Now think about the pasid case.
pasid attach is managed as a device operation today: iommu_attach_device_pasid()
Following it naturally we'll have a pasid array per iommufd_device to track attached HWPT per pasid.
But internally there is only one pasid table per iommu group. i.e. same story as RID attach that once dev1 replaces hwpt on pasid1 then it takes effect on all other devices in the same group.
IMHO I can't belive that any actual systems that support PASID have a RID aliasing problem too.
I think we should fix the iommu core to make PASID per-device and require systems that have a RID aliasing problem to block PASID.

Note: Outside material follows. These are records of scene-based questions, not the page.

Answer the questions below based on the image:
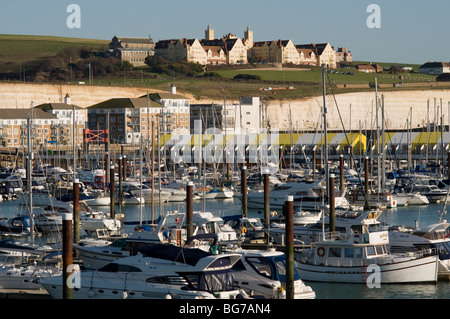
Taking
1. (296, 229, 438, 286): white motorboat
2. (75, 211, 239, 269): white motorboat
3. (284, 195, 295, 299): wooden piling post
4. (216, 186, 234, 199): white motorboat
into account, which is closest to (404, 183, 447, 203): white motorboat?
(216, 186, 234, 199): white motorboat

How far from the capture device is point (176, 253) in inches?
915

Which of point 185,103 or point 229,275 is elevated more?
point 185,103

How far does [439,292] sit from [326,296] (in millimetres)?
3943

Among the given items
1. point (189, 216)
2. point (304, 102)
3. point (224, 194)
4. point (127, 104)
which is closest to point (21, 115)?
point (127, 104)

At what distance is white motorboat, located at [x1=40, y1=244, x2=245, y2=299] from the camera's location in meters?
22.3

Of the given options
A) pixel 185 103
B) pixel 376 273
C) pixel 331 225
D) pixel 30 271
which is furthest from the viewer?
pixel 185 103

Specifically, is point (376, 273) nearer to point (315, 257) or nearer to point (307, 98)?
point (315, 257)

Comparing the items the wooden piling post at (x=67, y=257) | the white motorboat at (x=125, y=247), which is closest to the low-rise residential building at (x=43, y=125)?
the white motorboat at (x=125, y=247)

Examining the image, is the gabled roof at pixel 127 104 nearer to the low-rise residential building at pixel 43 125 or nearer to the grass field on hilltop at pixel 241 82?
the low-rise residential building at pixel 43 125

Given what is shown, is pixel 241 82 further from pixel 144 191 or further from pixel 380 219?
pixel 380 219

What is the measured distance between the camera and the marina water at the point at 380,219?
1101 inches

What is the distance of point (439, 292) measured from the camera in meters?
28.3

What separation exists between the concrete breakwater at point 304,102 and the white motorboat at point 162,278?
101 metres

This is a bigger picture, if drivers have to optionally share their PASID tables with other drivers then we can't have per-driver PASID allocators at all either.
This is actually required in PCI and IOMMU core. pci_enable_pasid() requires full ACS support on device's upstream path:
if (!pci_acs_path_enabled(pdev, NULL, PCI_ACS_RR | PCI_ACS_UF)) return -EINVAL;
and, for such PCI topology, iommu core always allocates an exclusive iommu group.
The only place where seems to be a little messy is,
static int __iommu_set_group_pasid(struct iommu_domain *domain, struct iommu_group *group, ioasid_t pasid) { struct group_device *device; int ret = 0;
list_for_each_entry(device, &group->devices, list) { ret = domain->ops->set_dev_pasid(domain, device->dev,
pasid); if (ret) break; }
return ret;
}
yes, this is exactly where my confusion comes. I thought we ever agreed that PASID usage won't be supported on multi-devices group. Then I saw about code (but didn't catch the implication of pci acs) which led me to think about the group mess.
sticking to per-device pasid would certainly simplify the logic in iommufd. 😊
Perhaps we need a check on singleton group?
or move the xarray to device? Storing it in group while adding a singleton restriction only causes confusion.